» **EXTRAIT DE TEXTE**:

# Aide pour configurer Playonmac



## oalexandrian (5 Juin 2019)

Bonjour à tous et au maniac ...

Je dois installer sur mon mac un programme window pour faire du data cleaning de fichier csv .

Impossible de trouver cela en mac donc obligé d'installer Window .

Je suis tombe sur cette application Playonmac et malheuresement apres 1 journée de bidouiage cela ne marche pas .

Quelqu'un à une idée ? 

Voici le fichier des logs lors du plantage


----------



## macomaniac (6 Juin 2019)

Bonjour *oalexandrian
*
Quel est le programme Windows ? - as-tu un lien pour que je télécharge (gratuitement) l'installateur *.exe* de ce programme (afin de tester de mon côté) ?


----------



## oalexandrian (11 Juin 2019)

macomaniac a dit:


> Bonjour *oalexandrian
> *
> Quel est le programme Windows ? - as-tu un lien pour que je télécharge (gratuitement) l'installateur *.exe* de ce programme (afin de tester de mon côté) ?



Bonjour Macomaniac,

Voici le programme en question 

https://www.dataqualityapps.fr/

Cordialement 

Olivier


----------



## macomaniac (12 Juin 2019)

J'ai échoué à créer une appllication de portage du programme DataQualityTools. Aussi bien avec PlayOnMac qu'avec Wineskin Winery -->

- l'installation bloque sur un échec de télécharger une bibliothèque de ressources.​


----------

» **DONNÉES ENREGISTRÉES**:
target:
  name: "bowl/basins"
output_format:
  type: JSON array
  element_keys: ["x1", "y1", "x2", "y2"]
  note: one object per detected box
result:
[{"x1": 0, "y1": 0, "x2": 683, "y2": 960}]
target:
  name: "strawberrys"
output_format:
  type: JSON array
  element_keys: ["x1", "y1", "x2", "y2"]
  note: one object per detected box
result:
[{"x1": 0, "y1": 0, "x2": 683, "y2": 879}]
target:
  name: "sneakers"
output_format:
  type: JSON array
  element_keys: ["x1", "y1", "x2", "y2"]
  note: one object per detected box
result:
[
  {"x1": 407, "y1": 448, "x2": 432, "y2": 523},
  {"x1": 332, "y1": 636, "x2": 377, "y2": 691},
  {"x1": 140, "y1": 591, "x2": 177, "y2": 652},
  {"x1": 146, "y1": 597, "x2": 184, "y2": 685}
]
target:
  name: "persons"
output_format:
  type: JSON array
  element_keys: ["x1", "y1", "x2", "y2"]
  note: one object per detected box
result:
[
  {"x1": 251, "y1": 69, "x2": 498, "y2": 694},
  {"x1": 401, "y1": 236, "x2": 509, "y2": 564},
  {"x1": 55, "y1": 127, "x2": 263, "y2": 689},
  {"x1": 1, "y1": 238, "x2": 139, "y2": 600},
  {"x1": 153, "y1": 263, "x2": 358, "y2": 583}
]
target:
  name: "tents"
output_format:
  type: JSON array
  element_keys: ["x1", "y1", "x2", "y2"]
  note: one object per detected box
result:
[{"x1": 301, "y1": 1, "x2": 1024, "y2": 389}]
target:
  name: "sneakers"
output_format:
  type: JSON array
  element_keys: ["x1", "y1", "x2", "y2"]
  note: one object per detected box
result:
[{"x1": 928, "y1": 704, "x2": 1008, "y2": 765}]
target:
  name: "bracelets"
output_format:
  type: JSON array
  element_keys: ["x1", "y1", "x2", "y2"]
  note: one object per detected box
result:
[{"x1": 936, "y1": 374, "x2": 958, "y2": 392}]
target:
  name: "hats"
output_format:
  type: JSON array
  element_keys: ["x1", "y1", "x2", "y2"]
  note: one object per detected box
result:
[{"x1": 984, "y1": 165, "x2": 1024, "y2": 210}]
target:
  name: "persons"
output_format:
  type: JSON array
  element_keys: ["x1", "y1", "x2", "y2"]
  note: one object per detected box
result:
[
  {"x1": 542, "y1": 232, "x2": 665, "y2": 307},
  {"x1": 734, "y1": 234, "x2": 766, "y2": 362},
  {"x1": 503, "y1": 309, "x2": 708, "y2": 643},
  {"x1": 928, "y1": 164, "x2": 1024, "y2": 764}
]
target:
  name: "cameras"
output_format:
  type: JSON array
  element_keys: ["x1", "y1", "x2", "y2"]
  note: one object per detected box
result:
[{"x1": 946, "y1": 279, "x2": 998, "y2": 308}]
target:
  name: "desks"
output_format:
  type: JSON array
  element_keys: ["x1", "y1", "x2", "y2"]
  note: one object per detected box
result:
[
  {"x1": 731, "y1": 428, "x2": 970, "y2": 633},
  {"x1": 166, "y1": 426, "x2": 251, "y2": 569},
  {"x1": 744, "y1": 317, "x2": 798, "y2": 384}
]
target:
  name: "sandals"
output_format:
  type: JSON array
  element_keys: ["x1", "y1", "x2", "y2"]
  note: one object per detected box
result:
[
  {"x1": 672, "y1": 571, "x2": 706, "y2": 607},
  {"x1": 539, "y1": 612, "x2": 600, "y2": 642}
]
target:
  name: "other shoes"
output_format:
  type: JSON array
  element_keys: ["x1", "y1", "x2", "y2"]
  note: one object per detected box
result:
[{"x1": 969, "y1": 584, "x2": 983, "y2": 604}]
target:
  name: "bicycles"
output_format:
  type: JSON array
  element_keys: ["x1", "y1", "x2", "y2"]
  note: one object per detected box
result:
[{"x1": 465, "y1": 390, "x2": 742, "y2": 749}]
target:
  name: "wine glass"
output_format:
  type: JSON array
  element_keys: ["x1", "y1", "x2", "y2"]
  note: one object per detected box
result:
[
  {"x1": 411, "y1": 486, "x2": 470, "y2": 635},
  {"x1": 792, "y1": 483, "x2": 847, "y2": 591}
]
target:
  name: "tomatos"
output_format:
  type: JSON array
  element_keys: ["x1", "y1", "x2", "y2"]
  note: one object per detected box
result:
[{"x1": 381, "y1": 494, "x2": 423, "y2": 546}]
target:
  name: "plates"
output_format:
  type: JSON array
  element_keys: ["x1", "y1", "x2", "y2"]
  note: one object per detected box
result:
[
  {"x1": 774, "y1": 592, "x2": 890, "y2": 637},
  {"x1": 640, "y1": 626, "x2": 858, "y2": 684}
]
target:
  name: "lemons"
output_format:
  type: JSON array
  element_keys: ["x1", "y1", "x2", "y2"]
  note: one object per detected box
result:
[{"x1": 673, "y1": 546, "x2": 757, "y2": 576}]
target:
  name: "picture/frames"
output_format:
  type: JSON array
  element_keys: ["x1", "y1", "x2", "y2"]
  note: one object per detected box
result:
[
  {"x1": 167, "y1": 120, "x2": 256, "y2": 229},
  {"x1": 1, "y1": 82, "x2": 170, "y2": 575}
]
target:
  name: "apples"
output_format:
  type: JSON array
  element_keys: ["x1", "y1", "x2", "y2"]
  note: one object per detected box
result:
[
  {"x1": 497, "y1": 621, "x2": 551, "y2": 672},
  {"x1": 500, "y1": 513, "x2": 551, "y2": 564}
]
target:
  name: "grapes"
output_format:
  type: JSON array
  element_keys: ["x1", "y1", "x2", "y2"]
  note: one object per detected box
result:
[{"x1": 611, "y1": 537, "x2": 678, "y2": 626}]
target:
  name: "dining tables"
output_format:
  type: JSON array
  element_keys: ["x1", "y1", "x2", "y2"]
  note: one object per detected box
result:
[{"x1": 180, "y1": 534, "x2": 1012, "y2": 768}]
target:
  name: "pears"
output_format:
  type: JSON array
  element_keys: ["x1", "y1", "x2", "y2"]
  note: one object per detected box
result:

» **LISTE DES TÂCHES**:
**a.** Répondez à ces questions en vous appuyant sur l'extrait :
(i) Quel type de fichier oalexandrian souhaite-t-il nettoyer ?
(ii) Au bout de combien de temps de bidouillage constate-t-il que PlayOnMac ne fonctionne pas ?
(iii) Outre PlayOnMac, quel outil macomaniac a-t-il essayé ?
**b.** Indiquez si chacune de ces affirmations concorde avec l'extrait, en répondant par oui ou par non et en citant à l'identique les mots qui tranchent :
(i) oalexandrian a trouvé une version Mac du programme.
(ii) macomaniac demande un lien pour télécharger l'installateur du programme.
(iii) L'installation a bloqué sur l'échec du téléchargement d'une bibliothèque de ressources.
**c.** Recopiez mot pour mot le passage de l'extrait qui commence par « Je suis tombe » et se poursuit jusqu'à « (6 Juin 2019) ».
Les lignes n'ont aucun rapport avec l'extrait.

» **RÉSULTATS PAR TÂCHE**:
**a.**
(i) Des fichiers csv.
(ii) Au bout d'une journée.
(iii) Wineskin Winery.

**b.**
(i) Non : « Impossible de trouver cela en mac donc obligé d'installer Window ».
(ii) Oui : « as-tu un lien pour que je télécharge (gratuitement) l'installateur ».
(iii) Oui : « l'installation bloque sur un échec de télécharger une bibliothèque de ressources ».

**c.**
Je suis tombe sur cette application Playonmac et malheuresement apres 1 journée de bidouiage cela ne marche pas .

Quelqu'un à une idée ? 

Voici le fichier des logs lors du plantage


----------



## macomaniac (6 Juin 2019)